Les lecteurs d'une traduction doivent aussi garder leur édition en vue. Les choix opérés dans la célèbre première phrase, le vocabulaire et le rythme peuvent rendre Meursault plus formel, plus proche ou plus étranger. Aucune traduction ne supprime le dispositif central, mais une discussion précise doit identifier la version lue avant de tirer des conclusions minutieuses sur la tonalité.

Forces, réserves et public conseillé

La grande force de The Stranger réside dans une architecture faite pour la relecture. La première partie fournit les expériences que la seconde convertit en indices et oblige ainsi à reprendre les jugements initiaux. La plage refuse de séparer simplement contrainte sensorielle et action délibérée. Le procès révèle une hypocrisie sociale réelle sans transformer le prévenu en victime innocente. La scène de l'aumônier libère une intensité philosophique après une longue retenue affective.

Les limites sont tout aussi structurelles. La victime n'existe presque pas au-delà de ses rapports avec Raymond et Meursault. La maîtresse de Raymond subit un piège et des coups sans recevoir sa propre voix. Marie introduit le désir, le jeu et un avenir possible, mais la narration tient sa vie intérieure à distance.
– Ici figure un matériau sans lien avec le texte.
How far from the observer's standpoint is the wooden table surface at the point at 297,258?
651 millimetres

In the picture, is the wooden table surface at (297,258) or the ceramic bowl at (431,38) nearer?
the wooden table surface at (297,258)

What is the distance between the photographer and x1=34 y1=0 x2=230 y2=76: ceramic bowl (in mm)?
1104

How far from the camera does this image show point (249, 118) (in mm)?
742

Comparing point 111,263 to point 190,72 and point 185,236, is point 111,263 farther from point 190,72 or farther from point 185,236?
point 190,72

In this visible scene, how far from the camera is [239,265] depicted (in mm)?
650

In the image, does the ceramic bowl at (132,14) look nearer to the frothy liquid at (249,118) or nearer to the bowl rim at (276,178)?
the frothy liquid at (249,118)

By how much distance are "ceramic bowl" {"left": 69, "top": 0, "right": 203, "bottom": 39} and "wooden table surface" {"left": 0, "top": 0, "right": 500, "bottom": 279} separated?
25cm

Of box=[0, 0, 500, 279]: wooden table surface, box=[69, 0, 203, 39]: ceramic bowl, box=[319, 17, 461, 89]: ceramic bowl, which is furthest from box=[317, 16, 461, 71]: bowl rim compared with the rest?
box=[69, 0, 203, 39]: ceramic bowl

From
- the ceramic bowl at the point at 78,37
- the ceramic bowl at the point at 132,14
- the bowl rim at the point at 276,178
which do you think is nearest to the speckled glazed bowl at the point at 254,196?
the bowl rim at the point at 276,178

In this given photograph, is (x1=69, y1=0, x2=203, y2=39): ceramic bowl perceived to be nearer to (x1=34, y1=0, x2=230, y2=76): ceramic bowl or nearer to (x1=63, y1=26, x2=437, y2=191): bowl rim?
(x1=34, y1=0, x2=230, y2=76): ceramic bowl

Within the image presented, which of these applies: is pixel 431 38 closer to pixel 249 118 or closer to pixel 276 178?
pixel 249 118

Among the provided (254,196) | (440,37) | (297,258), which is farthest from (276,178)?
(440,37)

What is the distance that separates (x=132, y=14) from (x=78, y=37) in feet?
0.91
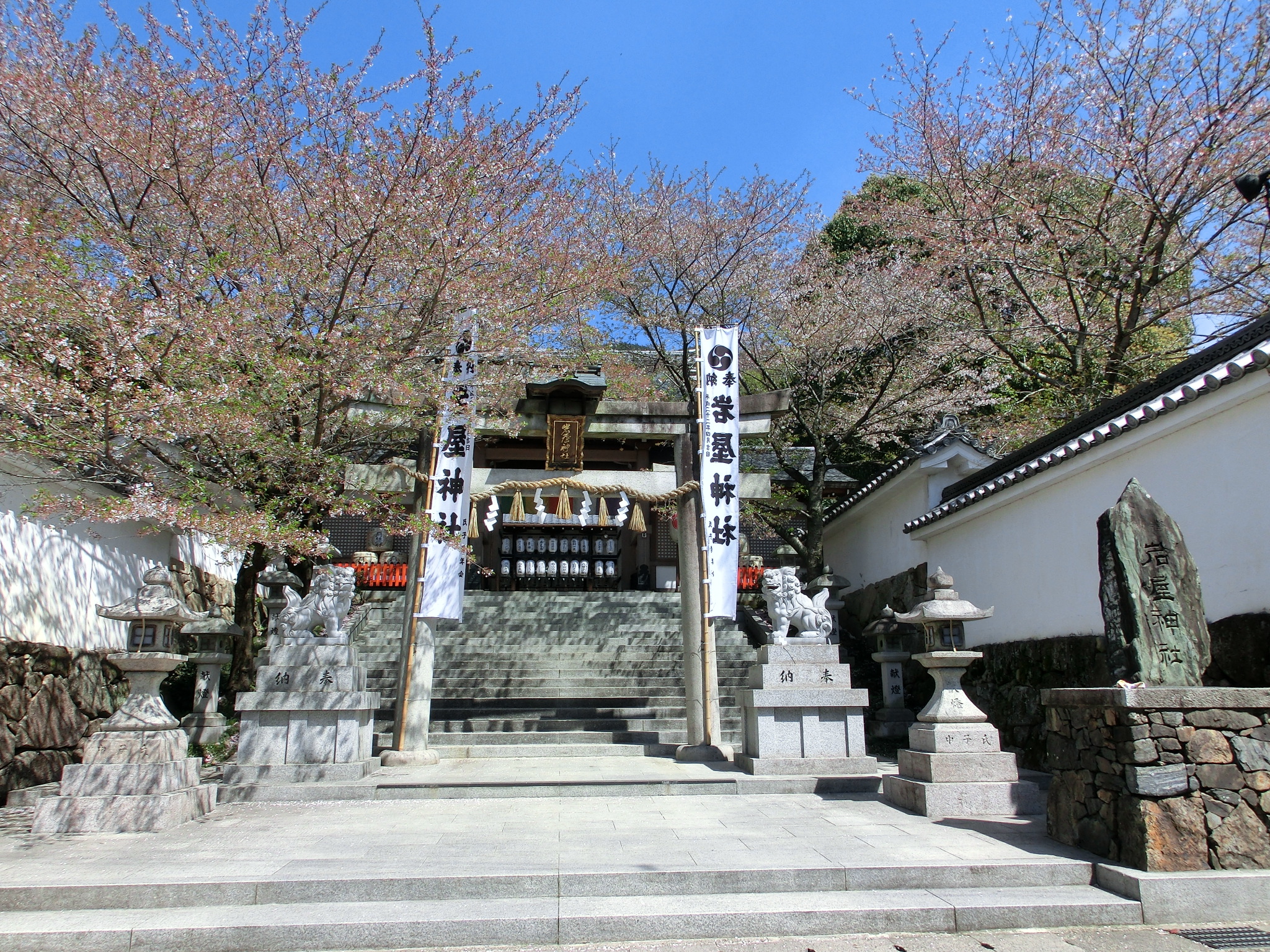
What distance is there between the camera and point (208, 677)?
12000mm

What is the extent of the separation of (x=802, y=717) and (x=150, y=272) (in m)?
9.33

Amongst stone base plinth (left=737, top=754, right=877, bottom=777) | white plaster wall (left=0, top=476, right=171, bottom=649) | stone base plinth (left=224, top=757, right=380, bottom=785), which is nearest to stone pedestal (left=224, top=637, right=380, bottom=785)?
stone base plinth (left=224, top=757, right=380, bottom=785)

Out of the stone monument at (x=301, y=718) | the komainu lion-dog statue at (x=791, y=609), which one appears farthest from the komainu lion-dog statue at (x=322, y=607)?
the komainu lion-dog statue at (x=791, y=609)

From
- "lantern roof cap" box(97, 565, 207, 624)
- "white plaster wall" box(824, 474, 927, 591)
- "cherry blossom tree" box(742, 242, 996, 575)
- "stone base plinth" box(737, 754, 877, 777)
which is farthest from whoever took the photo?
"cherry blossom tree" box(742, 242, 996, 575)

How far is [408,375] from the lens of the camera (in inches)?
404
Il ne faut pas transformer ces absences en qualités sous le seul prétexte que le livre maîtrise sa forme.

Le roman convient aux lecteurs à l'aise avec un narrateur moralement compromis et une conclusion susceptible de réponses incompatibles. Il est bref, mais non léger. Les groupes gagneront davantage à demander qui peut expliquer qui qu'à décider si Meursault est simplement bon ou mauvais. Ceux qui cherchent une conscience centrale sympathique, un tableau complet de l'Algérie coloniale ou un traité philosophique systématique doivent ajuster leurs attentes.
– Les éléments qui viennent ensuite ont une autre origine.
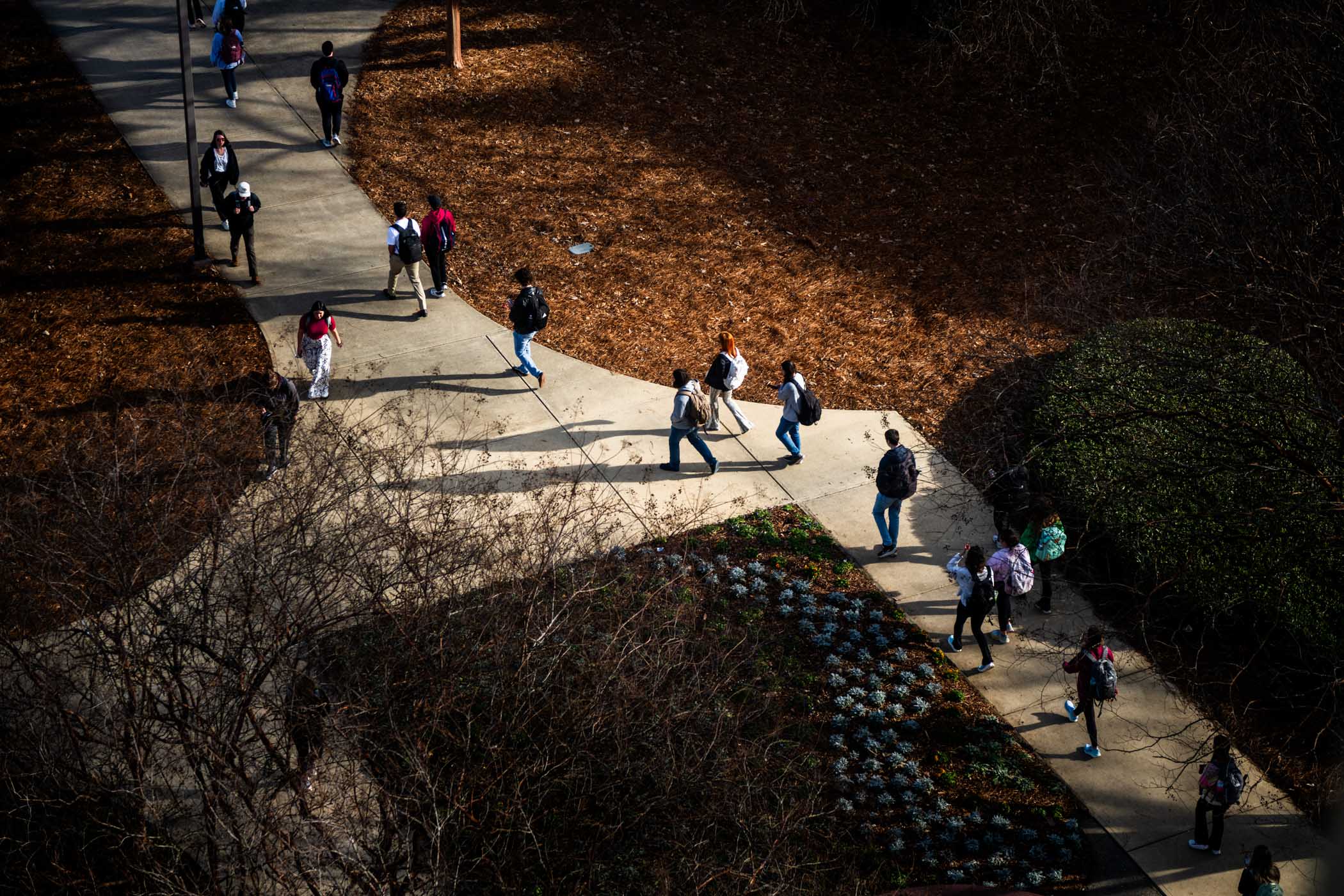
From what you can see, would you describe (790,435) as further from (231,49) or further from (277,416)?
(231,49)

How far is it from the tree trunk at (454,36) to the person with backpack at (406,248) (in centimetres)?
655

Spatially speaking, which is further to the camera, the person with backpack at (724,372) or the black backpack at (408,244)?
the black backpack at (408,244)

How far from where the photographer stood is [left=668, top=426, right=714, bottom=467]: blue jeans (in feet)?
42.1

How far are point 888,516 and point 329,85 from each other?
35.7 feet

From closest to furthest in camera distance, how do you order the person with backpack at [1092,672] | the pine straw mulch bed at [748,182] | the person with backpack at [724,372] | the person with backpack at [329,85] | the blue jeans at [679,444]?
1. the person with backpack at [1092,672]
2. the blue jeans at [679,444]
3. the person with backpack at [724,372]
4. the pine straw mulch bed at [748,182]
5. the person with backpack at [329,85]

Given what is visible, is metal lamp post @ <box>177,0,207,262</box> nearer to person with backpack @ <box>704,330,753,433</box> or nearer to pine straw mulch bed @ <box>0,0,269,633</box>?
pine straw mulch bed @ <box>0,0,269,633</box>

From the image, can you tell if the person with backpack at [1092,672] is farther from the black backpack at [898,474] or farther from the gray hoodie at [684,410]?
the gray hoodie at [684,410]

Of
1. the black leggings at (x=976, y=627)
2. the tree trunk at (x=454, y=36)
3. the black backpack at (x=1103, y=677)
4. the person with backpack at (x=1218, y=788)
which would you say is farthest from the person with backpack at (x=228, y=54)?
the person with backpack at (x=1218, y=788)

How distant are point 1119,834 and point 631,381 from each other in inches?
305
Lectures connexes et verdict final

La critique de The Plague examine un roman ultérieur de Camus où les réponses d'une ville entière à la souffrance remplacent l'étroitesse de la première personne. La critique de The Trial offre un autre monde judiciaire hostile, même si le tribunal de Kafka refuse jusqu'à la stabilité du chef d'accusation. La critique de The Death of Ivan Ilyich propose une autre confrontation entre la certitude de mourir et les fictions sociales qui organisent une vie. Les collections de littérature classique et de fiction littéraire prolongent ces comparaisons.

Le verdict est très favorable, à condition que l'admiration ne devienne pas absolution. The Stranger produit une pression extraordinaire en limitant le monde à ce que voit Meursault, puis en montrant la société réinterpréter ce dossier incomplet. Son refus des faux sentiments révèle le besoin qu'éprouve le tribunal d'une histoire morale rassurante. Sa complicité avec Raymond, les cinq tirs et la victime sans nom montrent combien le refus de mentir reste insuffisant lorsqu'il s'accompagne d'indifférence aux autres vies.
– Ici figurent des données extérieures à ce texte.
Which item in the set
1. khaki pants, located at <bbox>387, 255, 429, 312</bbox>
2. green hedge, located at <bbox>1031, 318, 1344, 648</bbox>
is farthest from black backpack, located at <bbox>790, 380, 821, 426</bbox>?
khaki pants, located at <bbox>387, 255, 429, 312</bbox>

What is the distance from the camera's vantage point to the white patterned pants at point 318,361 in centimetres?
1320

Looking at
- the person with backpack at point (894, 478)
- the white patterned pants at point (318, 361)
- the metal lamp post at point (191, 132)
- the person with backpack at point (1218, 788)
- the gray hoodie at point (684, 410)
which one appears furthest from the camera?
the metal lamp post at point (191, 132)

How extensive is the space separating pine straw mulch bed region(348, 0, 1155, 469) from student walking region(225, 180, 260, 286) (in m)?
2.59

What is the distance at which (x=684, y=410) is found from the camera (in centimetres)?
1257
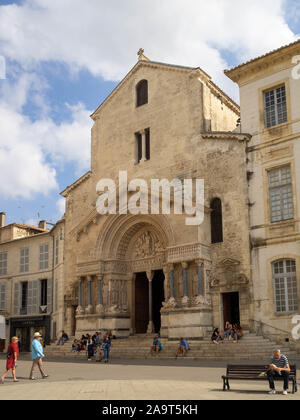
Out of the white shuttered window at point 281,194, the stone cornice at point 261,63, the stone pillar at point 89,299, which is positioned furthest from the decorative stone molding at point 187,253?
the stone cornice at point 261,63

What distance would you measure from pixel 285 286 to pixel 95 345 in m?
8.50

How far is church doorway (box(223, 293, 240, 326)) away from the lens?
21.2 metres

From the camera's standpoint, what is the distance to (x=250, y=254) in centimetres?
2069

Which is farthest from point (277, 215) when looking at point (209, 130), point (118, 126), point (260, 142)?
point (118, 126)

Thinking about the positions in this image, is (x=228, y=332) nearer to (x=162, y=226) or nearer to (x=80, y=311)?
(x=162, y=226)

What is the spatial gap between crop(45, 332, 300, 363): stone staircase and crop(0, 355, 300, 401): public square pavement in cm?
303

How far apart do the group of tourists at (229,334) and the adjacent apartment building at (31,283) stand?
1180cm

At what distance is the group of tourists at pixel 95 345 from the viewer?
19656 millimetres

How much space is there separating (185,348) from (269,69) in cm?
1233

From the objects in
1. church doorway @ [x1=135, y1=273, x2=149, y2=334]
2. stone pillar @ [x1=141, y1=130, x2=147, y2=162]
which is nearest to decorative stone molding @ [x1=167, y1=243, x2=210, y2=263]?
church doorway @ [x1=135, y1=273, x2=149, y2=334]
La paix finale est donc puissante et incomplète. Meursault reconnaît que l'univers ne garantit le sens d'aucune existence. Il reste au lecteur à ajouter le jugement dont sa voix est incapable : une mortalité commune ne rend pas toutes les perspectives également visibles, et la lucidité sans responsabilité laisse une absence humaine au centre de la plage.